The Institution of Mechanical Engineers (IMechE) has awarded the James Watt International Gold Medal for 2019 to Sir David McMurtry, the co-founder and Executive Chairman of global engineering company, Renishaw. At a ceremony at The Museum of Science and Industry in Manchester, UK, on November 21st, 2019, Sir David was recognised for his outstanding contribution to mechanical engineering.

First established in 1936 to commemorate the bicentenary of the birth of the inventor James Watt, the Gold Medal is awarded every two years to an engineer who has achieved worldwide recognition for their work. It is the highest award that the industry can bestow and that a mechanical engineer can receive. Previous winners of the award include the inventor of the turbojet engine Sir Frank Whittle, aviation pioneer Igor Sikorsky and automobile manufacturer Henry Ford.

Sir David founded Renishaw with Rolls-Royce colleague John Deer in 1973, to commercialise his invention, the touch-trigger probe. The product revolutionised the measurement industry and the company grew into a world-leading engineering business.

During his career, Sir David has been globally recognised numerous times for his contributions to engineering and science, including his Knighthood which was awarded for services to Design and Innovation. Whilst at Rolls-Royce Sir David was named as inventor or co-inventor on 47 patents or patent applications, and over 150 at Renishaw.
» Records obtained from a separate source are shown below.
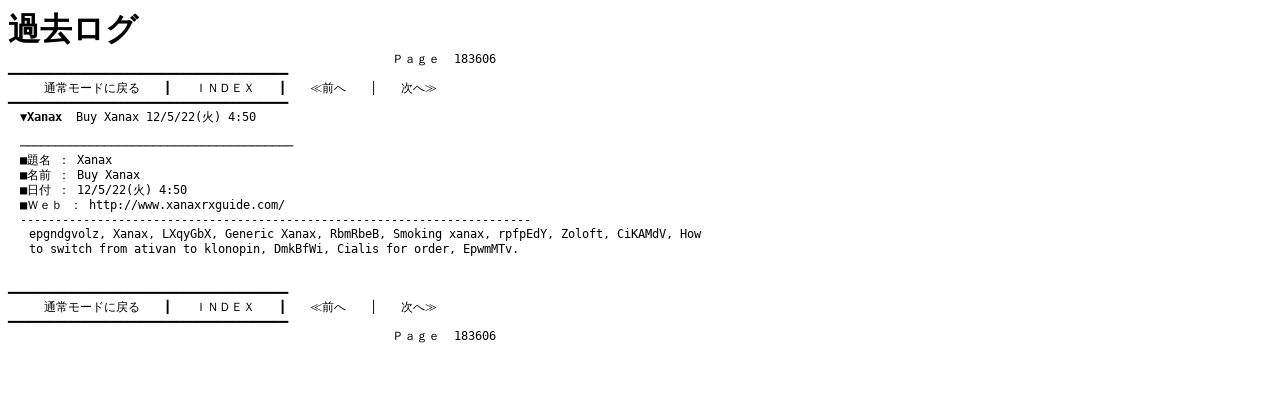

--- FILE ---
content_type: text/html
request_url: http://funky.kir.jp/dames/log/tree_183606.htm
body_size: 2478
content:
<!DOCTYPE HTML PUBLIC "-//W3C//DTD HTML 4.01 Transitional//EN">
<html lang="ja">

<head>
 <meta http-equiv="content-style-type" content="text/css">
 <style>
  a 	  { text-decoration: none;				  }
  a:hover { color: navy;						  }
  h1	  { margin: 0; padding: 0;				  }
  pre	  { font-size: 90%; margin: 0; padding: 0;}
  td	  { font-size: 90%; line-height: 130%;	  }
 </style>
 <title>�f�C���Y - �ߋ����O</title>
</head>

<body bgcolor="#ffffff" text="#000000" link="#000000" vlink="#000000"
	  alink="#ff0000">

<h1>�ߋ����O</h1>

<pre>�@�@�@�@�@�@�@�@�@�@�@�@�@�@�@�@�@�@�@�@�@�@�@�@�@�@�@�@�@�@�@�@�o������  183606
��������������������������������������������������������������������������������
�@�@�@<a href="http://funky.kir.jp/dames/c-board.cgi?id=">�ʏ탂�[�h�ɖ߂�</a>�@�@���@�@<a href="topic_1837.htm">�h�m�c�d�w</a>�@�@���@�@<a href="tree_183605.htm">��O��</a>�@�@���@�@<a href="tree_183607.htm">���ց�</a>�@�@�@
��������������������������������������������������������������������������������
�@<a href="#183623"><b>��Xanax</b>  Buy Xanax 12/5/22(��) 4:50</a>

�@������������������������������������������������������������������������������<a name="183623">
�@���薼 �F Xanax
�@�����O �F Buy Xanax
�@�����t �F 12/5/22(��) 4:50
�@���v���� �F <a href="http://www.xanaxrxguide.com/" target="_top">http://www.xanaxrxguide.com/</a>
�@-------------------------------------------------------------------------
<table border="0" cellspacing="0" cellpadding="0" width="700"><tr><td width="5">&nbsp;&nbsp;&nbsp;</td><td>epgndgvolz, <a href="http://appowerinc.com/">Xanax</a>, LXqyGbX, <a href="http://www.xanaxrxguide.com/">Generic Xanax</a>, RbmRbeB, <a href="http://antianxietymeds247.com/">Smoking xanax</a>, rpfpEdY, <a href="http://latrattoriakeywest.com/">Zoloft</a>, CiKAMdV, <a href="http://walkerlundee.com/">How to switch from ativan to klonopin</a>, DmkBfWi, <a href="http://www.onlinerxpricer.com/">Cialis for order</a>, EpwmMTv.<br><BR>
				  </td></tr></table></a>
��������������������������������������������������������������������������������
�@�@�@<a href="http://funky.kir.jp/dames/c-board.cgi?id=">�ʏ탂�[�h�ɖ߂�</a>�@�@���@�@<a href="topic_1837.htm">�h�m�c�d�w</a>�@�@���@�@<a href="tree_183605.htm">��O��</a>�@�@���@�@<a href="tree_183607.htm">���ց�</a>�@�@�@
��������������������������������������������������������������������������������
�@�@�@�@�@�@�@�@�@�@�@�@�@�@�@�@�@�@�@�@�@�@�@�@�@�@�@�@�@�@�@�@�o������  183606

</pre>

</body>

</html>
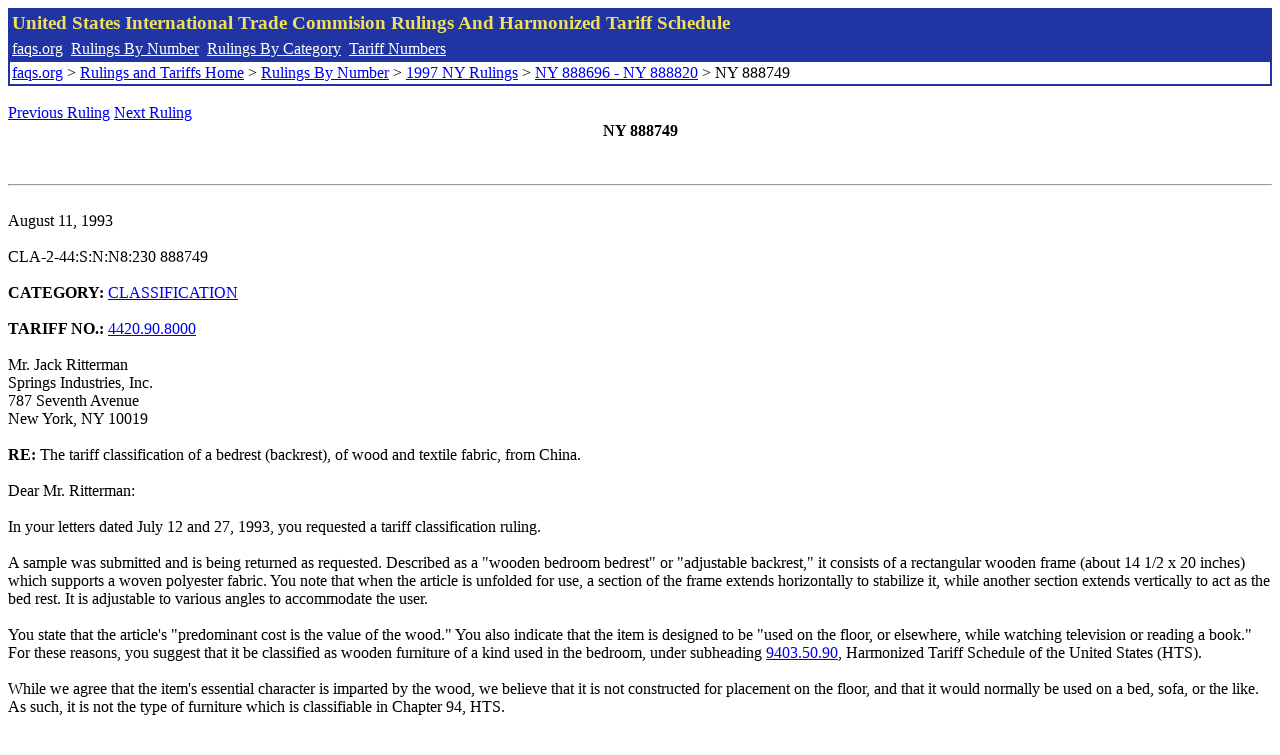

--- FILE ---
content_type: text/html; charset=UTF-8
request_url: http://www.faqs.org/rulings/rulings1997NY888749.html
body_size: 2616
content:
<!DOCTYPE html PUBLIC "-//W3C//DTD XHTML 1.0 Strict//EN" "http://www.w3.org/TR/xhtml1/DTD/xhtml1-strict.dtd">
<html xmlns="http://www.w3.org/1999/xhtml" lang="en">
<head>
<meta http-equiv="Content-Type" content="text/html; charset=UTF-8" />
<title>NY 888749 - The tariff classification of a bedrest (backrest), of wood and textile fabric, from China. - United States International Trade Commision Rulings</title>
</head>
<body>
<table style="text-align: left; color: rgb(255, 255, 153); background-color: rgb(33, 52, 163); width: 100%; height: 58px;" border="0" cellpadding="2" cellspacing="2"><tbody><tr style="color: rgb(239, 225, 93);"><td colspan="1" rowspan="1"><big><strong>United States International Trade Commision Rulings And Harmonized Tariff Schedule</strong></big></td></tr><tr><td colspan="1" rowspan="1" style="color: white;"><a style="color: white;" href="/">faqs.org</a>&nbsp;&nbsp;<a style="color: white;" href="http://faqs.org/rulings/ruling.html">Rulings By Number</a>&nbsp;&nbsp;<a style="color: white;" href="http://faqs.org/rulings/category.html">Rulings By Category</a>&nbsp;&nbsp;<a style="color: white;" href="http://faqs.org/rulings/tariff.html">Tariff Numbers</a></td></tr><tr><td style="background-color: white;"><span style="color: black;"><a href="/">faqs.org</a> > <a href="http://faqs.org/rulings/index.html">Rulings and Tariffs Home</a> > <a href="http://faqs.org/rulings/ruling.html">Rulings By Number</a> > <a href="http://faqs.org/rulings/ruling1997NY.html">1997 NY Rulings</a> > <a href="http://faqs.org/rulings/ruling1997NY104.html">NY 888696 - NY 888820</a> > NY 888749
</span></td></tr></tbody></table>
<br/><a href="http://faqs.org/rulings/rulings1997NY888745.html">Previous Ruling</a> <a href="http://faqs.org/rulings/rulings1997NY888750.html">Next Ruling</a><br/>

<center><strong>NY 888749</center></strong><br>
<script language="JavaScript">
<!--
function google_ad_request_done(google_ads) { var i;
if (google_ads.length>0) document.write('<hr><br><a href=\"' + google_info.feedback_url + '\" style=\"color:black; text-decoration:none\" onMouseOver=\"this.style.textDecoration=\'underline\'\" onMouseOut=\"this.style.textDecoration=\'none\'\"><b>Ads by Google</b></a>');

for(i = 0; i < google_ads.length && i < 3; ++i) { 
document.write('<br><a href=' +
google_ads[i].url 
+ ' onMouseOver="window.status=\''
+ google_ads[i].visible_url
+ '\'; return true"'
+ ' onMouseout="window.status=\'\'; return true"'

+'>' + '<b>' + 
google_ads[i].line1 +
'</b></a> - '
+ ''

+ google_ads[i].line2 + '  ' + google_ads[i].line3 + ' - '+

' <a class=\"red\" href=' + google_ads[i].url

+ ' onMouseOver="window.status=\''
+ google_ads[i].visible_url
+ '\'; return true"'
+ ' onMouseout="window.status=\'\'; return true"'

+ '>' +
google_ads[i].visible_url +
'</a><br>'
); 
} }

// -->
</script>

<script type="text/javascript"><!--
google_ad_client = "pub-5788426211617053";
google_ad_output = "js";
google_ad_channel ="4256548808";
google_feedback = "on"
//--></script> <script type="text/javascript"
src=" http://pagead2.googlesyndication.com/pagead/show_ads.js">
</script><br><hr> 

<br>
August 11, 1993<br>
<b></b><br>
CLA-2-44:S:N:N8:230 888749<br>
<b></b><br>
<b>CATEGORY:</b> <a href="http://faqs.org/rulings/CLASSIFICATION.html">CLASSIFICATION</a> <br>
<b></b><br>
<b>TARIFF NO.:</b> <a href="http://faqs.org/rulings/tariffs/44209080.html">4420.90.8000</a><br>
<b></b><br>
Mr. Jack Ritterman<br>
Springs Industries, Inc.<br>
787 Seventh Avenue<br>
New York, NY 10019<br>
<b></b><br>
<b>RE:</b> The tariff classification of a bedrest (backrest), of wood and textile fabric, from China.<br>
<b></b><br>
Dear Mr. Ritterman:<br>
<b></b><br>
In your letters dated July 12 and 27, 1993, you requested a tariff classification ruling.<br>
<b></b><br>
A sample was submitted and is being returned as requested. Described as a "wooden bedroom bedrest" or "adjustable backrest," it consists of a rectangular wooden frame (about 14 1/2 x 20 inches) which supports a woven polyester fabric. You note that when the article is unfolded for use, a section of the frame extends horizontally to stabilize it, while another section extends vertically to act as the bed rest. It is adjustable to various angles to accommodate the user.<br>
<b></b><br>
You state that the article's "predominant cost is the value of the wood." You also indicate that the item is designed to be "used on the floor, or elsewhere, while watching television or reading a book." For these reasons, you suggest that it be classified as wooden furniture of a kind used in the bedroom, under subheading <a href="http://faqs.org/rulings/tariffs/94035090.html">9403.50.90</a>, Harmonized Tariff Schedule of the United States (HTS).<br>
<b></b><br>
While we agree that the item's essential character is imparted by the wood, we believe that it is not constructed for placement on the floor, and that it would normally be used on a bed, sofa, or the like. As such, it is not the type of furniture which is classifiable in Chapter 94, HTS.<br>
<b></b><br>
Accordingly, the applicable subheading for the wooden bedrest will be <a href="http://faqs.org/rulings/tariffs/44209080.html">4420.90.8000</a>, HTS, which provides for wooden articles of furniture not falling within chapter 94. The rate of duty will be 5.1%.<br>
<b></b><br>
We note that the sample is not marked with its country of origin. The goods will be required to be so marked, legibly and in a conspicuous place, upon importation into the United States.<br>
<b></b><br>
This ruling is being issued under the provisions of Section 177 of the Customs Regulations (19 C.F.R. 177).<br>
<b></b><br>
A copy of this ruling letter should be attached to the entry documents filed at the time this merchandise is imported. If the documents have been filed without a copy, this ruling should be brought to the attention of the Customs officer handling the transaction.<br>
<b></b><br>
Sincerely,<br>
<b></b><br>
Jean F. Maguire<br>


<br/><a href="http://faqs.org/rulings/rulings1997NY888745.html">Previous Ruling</a> <a href="http://faqs.org/rulings/rulings1997NY888750.html">Next Ruling</a><br/><br/><strong>See also:</strong><ul>
<li><a href="http://faqs.org/rulings/tariffs/44209080.html"> Tariff No.: 4420.90.80 - Wood marquetry and inlaid wood; wooden articles of furniture, nesi</a></li><li><a href="http://faqs.org/rulings/tariffs/94035090.html"> Tariff No.: 9403.50.90 - Furniture (o/than seats) of wood (o/than bentwood), of a kind used in the bedroom & not designed for motor vehicle use</a></li></ul>

</body>
</html>


--- FILE ---
content_type: text/html; charset=utf-8
request_url: https://www.google.com/recaptcha/api2/aframe
body_size: 268
content:
<!DOCTYPE HTML><html><head><meta http-equiv="content-type" content="text/html; charset=UTF-8"></head><body><script nonce="n_RWtzmPsnV3-9-KypJMfg">/** Anti-fraud and anti-abuse applications only. See google.com/recaptcha */ try{var clients={'sodar':'https://pagead2.googlesyndication.com/pagead/sodar?'};window.addEventListener("message",function(a){try{if(a.source===window.parent){var b=JSON.parse(a.data);var c=clients[b['id']];if(c){var d=document.createElement('img');d.src=c+b['params']+'&rc='+(localStorage.getItem("rc::a")?sessionStorage.getItem("rc::b"):"");window.document.body.appendChild(d);sessionStorage.setItem("rc::e",parseInt(sessionStorage.getItem("rc::e")||0)+1);localStorage.setItem("rc::h",'1768964175738');}}}catch(b){}});window.parent.postMessage("_grecaptcha_ready", "*");}catch(b){}</script></body></html>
“The highest honour in mechanical engineering is fantastic recognition for Sir David,” explained Chris Pockett, Head of Communications at Renishaw. “He's always been a visionary, and his leadership skills and innovation have driven the company forwards. It's to his credit that Renishaw is now at the forefront of automated metrology and supplying industries around the world, from semiconductor manufacturing to medical and aerospace.”

2019 marks the 200th anniversary of James Watt's death. The ceremony in Manchester was one of many events that have recognised the inventor's contributions to engineering, including Glasgow University renaming its engineering school after him.